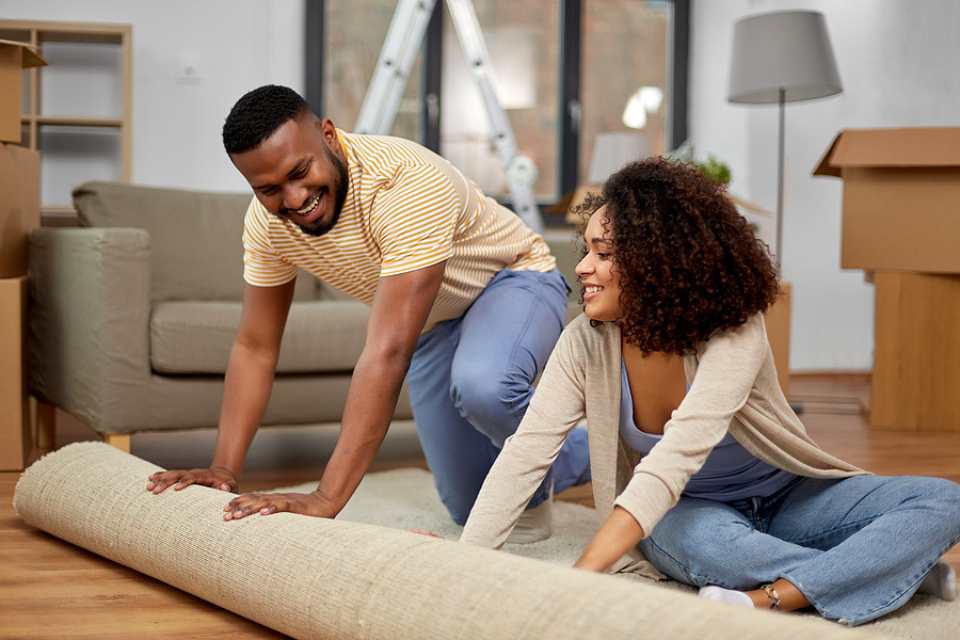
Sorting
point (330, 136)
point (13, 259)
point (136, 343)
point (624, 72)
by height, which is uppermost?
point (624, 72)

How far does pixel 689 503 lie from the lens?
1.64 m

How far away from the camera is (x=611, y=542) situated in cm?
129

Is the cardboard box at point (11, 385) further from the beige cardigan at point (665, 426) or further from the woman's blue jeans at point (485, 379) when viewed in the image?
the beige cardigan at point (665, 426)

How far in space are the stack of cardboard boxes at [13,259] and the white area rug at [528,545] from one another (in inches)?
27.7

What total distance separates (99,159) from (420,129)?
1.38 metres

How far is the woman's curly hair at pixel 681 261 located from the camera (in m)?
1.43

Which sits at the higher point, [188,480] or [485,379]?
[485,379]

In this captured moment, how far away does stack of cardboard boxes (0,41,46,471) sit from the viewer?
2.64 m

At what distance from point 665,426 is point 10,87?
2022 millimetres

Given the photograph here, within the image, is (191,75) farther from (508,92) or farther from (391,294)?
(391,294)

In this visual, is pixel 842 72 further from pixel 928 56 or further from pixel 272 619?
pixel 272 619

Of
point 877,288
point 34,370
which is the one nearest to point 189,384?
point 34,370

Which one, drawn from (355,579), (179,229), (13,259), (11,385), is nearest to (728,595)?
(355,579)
========
Render the entries between the line containing "What total distance" and the line containing "2022 millimetres", inclusive, as a JSON list of strings with one string per line, leaving out blank lines.

[
  "What total distance separates (99,159) from (420,129)?",
  "1.38 metres",
  "How far is the woman's curly hair at pixel 681 261 located from the camera (in m)?",
  "1.43",
  "Which sits at the higher point, [188,480] or [485,379]?",
  "[485,379]",
  "In this captured moment, how far away does stack of cardboard boxes (0,41,46,471) sit from the viewer?",
  "2.64 m",
  "At what distance from point 665,426 is point 10,87?",
  "2022 millimetres"
]